Reading passage:
Vodafone vs. Union of India -An analysis of the Judgment
The last decade has viewed the tremendous growth in the Mergers and Acquisitions and it also witnessed the growth in legal disputes regarding tax to be paid on capital gains arising out of such matters. This presentation takes specific example of the Vodafone dispute regarding the payment of capital gain tax on transfer of the controlling interest in an Indian company from one foreign company to another.
The presentation will open itself while describing the dispute that arose in case of Vodafone vs. Union of India, hereinafter referred to as the Vodafone case. In this case of indirect acquisition, where a non resident Hong Kong based company Hutchision international telecom ltd hereinafter referred to as HTIL has transferred to another nonresident U K based company Vodafone Plc hereinafter referred to as Vodafone an indirect controlling interest in its Indian company Hutch Essar Limited hereinafter referred to as Telco.
The question arose on such transfer that whether transfer of an Indian entity by one nonresident company to another will arise an incident of Capital Gain Taxation in India or not.
The Income Tax Department issued a show cause notice to Vodafone to explain why tax was not withheld on payments to be made on the above mentioned transaction. In reply to the notice Vodafone had put forward the following points for not being liable to pay capital gain tax in India. Firstly the transaction was effected between two nonresident companies outside India, by a contract executed outside India in Cayman Islands and the consideration so required was also paid outside India. Thus, it claimed that the transaction took place between offshore entities and was outside India’s jurisdiction to tax. It also contended that the tax liability arises for HTIL as the seller. Vodafone also claimed itself not to be liable to withhold tax as according to the Income Tax Act the withholding rule applies only to residents in India.

Work item A:
Answer these from the Vodafone case analysis:
(i) Where was HTIL based?
(ii) Where was the contract for the transaction executed?
(iii) What did the Income Tax Department issue to Vodafone?
Work item B:
Reproduce the part of the Vodafone case analysis that opens with the words containing "The presentation will" and closes with "to as Telco.".
Work item C:
According to the Vodafone case analysis, why did Vodafone claim the transaction was outside India's jurisdiction to tax? Answer in one to three sentences.
The material after this point is separate from the Vodafone case analysis.

Recorded data:
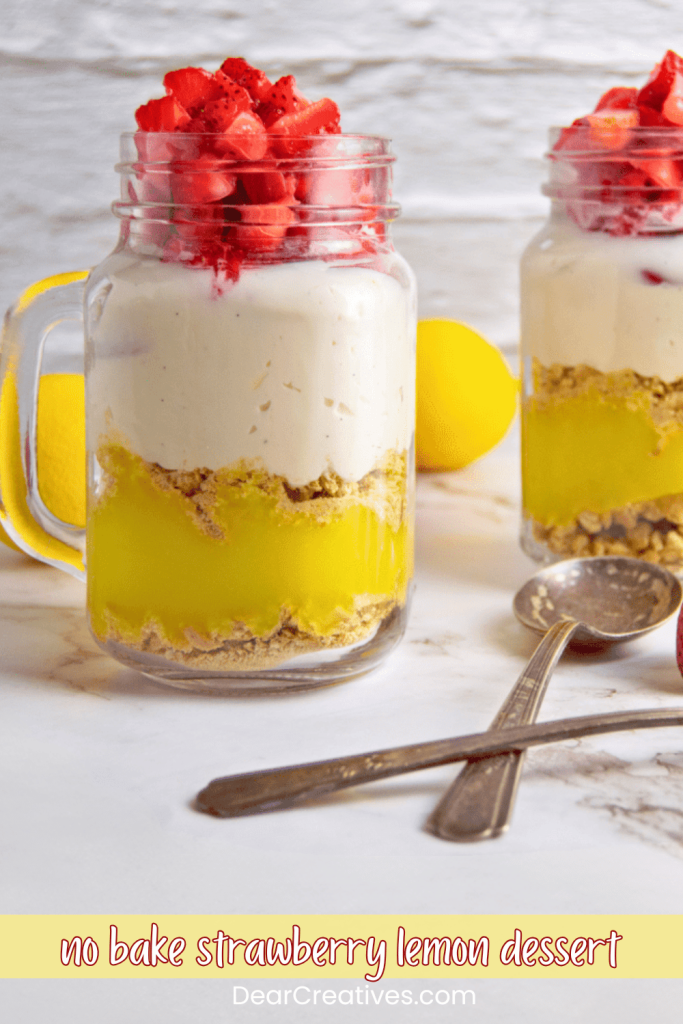 no bake strawberry lemon dessert - A lemon strawberry dessert in two mason jars on a counter with two spoons and lemons in the background.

Answer area A:
(i) Hong Kong
(ii) The Cayman Islands
(iii) A show cause notice

Answer area B:
The presentation will open itself while describing the dispute that arose in case of Vodafone vs. Union of India, hereinafter referred to as the Vodafone case. In this case of indirect acquisition, where a non resident Hong Kong based company Hutchision international telecom ltd hereinafter referred to as HTIL has transferred to another nonresident U K based company Vodafone Plc hereinafter referred to as Vodafone an indirect controlling interest in its Indian company Hutch Essar Limited hereinafter referred to as Telco.

Answer area C:
Vodafone said the deal was between two nonresident companies outside India. The contract was signed in the Cayman Islands and the payment was also made outside India. It therefore argued that this was a transaction between offshore entities.